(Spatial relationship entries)
- - - - -

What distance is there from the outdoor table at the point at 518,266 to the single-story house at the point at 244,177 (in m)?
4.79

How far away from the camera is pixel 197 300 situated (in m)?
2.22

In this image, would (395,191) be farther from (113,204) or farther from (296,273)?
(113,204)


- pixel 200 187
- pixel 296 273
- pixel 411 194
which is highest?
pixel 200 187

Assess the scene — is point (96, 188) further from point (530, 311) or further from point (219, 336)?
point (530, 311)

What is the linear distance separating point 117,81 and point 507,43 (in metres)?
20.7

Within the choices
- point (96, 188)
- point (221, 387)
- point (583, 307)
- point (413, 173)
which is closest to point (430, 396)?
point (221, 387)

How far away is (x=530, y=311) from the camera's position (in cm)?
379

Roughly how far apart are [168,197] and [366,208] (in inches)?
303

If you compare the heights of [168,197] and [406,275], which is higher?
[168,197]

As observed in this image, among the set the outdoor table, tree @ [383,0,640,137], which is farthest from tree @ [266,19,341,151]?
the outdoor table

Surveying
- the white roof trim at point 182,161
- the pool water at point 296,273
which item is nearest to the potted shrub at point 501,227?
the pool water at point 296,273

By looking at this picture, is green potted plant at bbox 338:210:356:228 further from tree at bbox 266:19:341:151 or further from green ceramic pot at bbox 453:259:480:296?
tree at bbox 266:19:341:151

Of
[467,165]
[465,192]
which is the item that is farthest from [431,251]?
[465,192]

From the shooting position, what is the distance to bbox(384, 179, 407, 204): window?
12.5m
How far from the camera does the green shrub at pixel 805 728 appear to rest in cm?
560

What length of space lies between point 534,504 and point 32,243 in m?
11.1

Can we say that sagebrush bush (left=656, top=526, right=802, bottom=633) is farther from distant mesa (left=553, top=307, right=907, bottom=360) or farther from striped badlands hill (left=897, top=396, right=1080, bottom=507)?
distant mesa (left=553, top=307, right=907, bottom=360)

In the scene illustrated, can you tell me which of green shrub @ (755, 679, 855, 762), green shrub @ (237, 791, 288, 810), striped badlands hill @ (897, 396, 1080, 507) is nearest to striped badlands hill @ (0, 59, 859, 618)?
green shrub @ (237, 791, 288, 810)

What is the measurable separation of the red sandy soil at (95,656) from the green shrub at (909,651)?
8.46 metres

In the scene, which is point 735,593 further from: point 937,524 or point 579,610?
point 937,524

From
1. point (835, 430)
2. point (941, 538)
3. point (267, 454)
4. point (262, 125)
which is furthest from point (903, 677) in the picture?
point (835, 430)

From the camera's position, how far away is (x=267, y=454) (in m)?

- - - - -

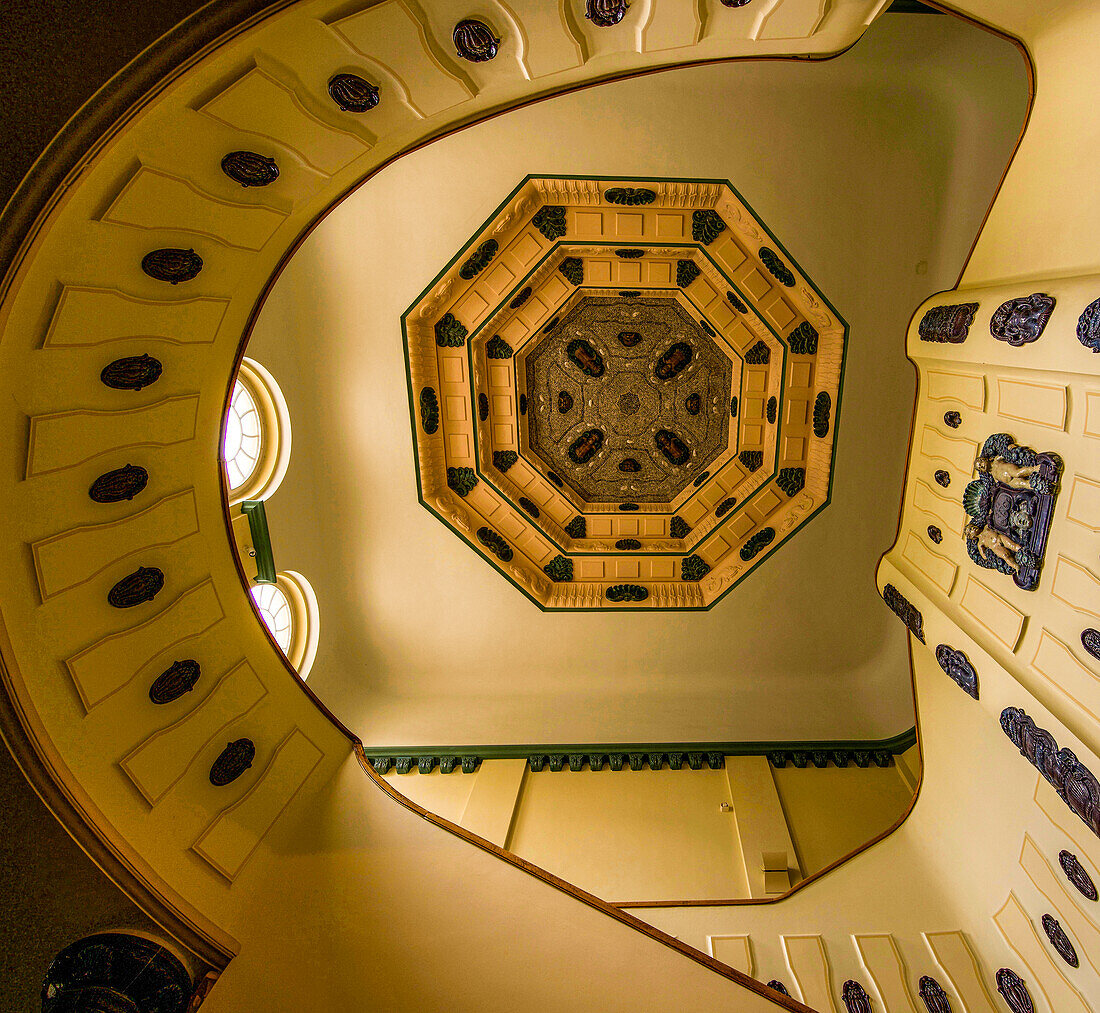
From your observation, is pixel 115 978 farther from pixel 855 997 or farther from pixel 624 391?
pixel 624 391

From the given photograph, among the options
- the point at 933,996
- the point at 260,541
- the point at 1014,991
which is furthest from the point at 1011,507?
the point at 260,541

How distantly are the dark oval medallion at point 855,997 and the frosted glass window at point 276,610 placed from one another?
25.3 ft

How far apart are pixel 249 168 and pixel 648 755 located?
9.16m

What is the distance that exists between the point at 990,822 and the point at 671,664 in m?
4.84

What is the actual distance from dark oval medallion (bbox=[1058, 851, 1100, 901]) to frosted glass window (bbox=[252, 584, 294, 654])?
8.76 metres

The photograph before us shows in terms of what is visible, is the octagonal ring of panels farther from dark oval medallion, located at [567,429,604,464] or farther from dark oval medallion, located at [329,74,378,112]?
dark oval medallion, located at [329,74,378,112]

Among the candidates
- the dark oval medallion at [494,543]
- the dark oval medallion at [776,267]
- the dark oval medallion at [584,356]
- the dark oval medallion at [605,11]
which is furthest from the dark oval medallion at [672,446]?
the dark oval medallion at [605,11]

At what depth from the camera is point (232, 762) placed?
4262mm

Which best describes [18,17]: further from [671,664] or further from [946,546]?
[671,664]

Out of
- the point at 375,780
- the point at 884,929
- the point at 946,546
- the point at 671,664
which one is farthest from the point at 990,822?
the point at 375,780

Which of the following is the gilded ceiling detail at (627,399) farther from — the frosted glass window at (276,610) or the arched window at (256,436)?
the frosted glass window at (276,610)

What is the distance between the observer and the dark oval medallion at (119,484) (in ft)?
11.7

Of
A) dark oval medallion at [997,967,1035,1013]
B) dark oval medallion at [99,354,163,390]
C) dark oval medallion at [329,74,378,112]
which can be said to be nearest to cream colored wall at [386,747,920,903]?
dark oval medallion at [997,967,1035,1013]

- - - - -

Exercise: Please copy every line of the entries above that contains the word "bottom", treating uppercase and lowercase as different.

Answer below:
Can we say that sagebrush bush (left=656, top=526, right=802, bottom=633) is farther from distant mesa (left=553, top=307, right=907, bottom=360) or farther from striped badlands hill (left=897, top=396, right=1080, bottom=507)?
distant mesa (left=553, top=307, right=907, bottom=360)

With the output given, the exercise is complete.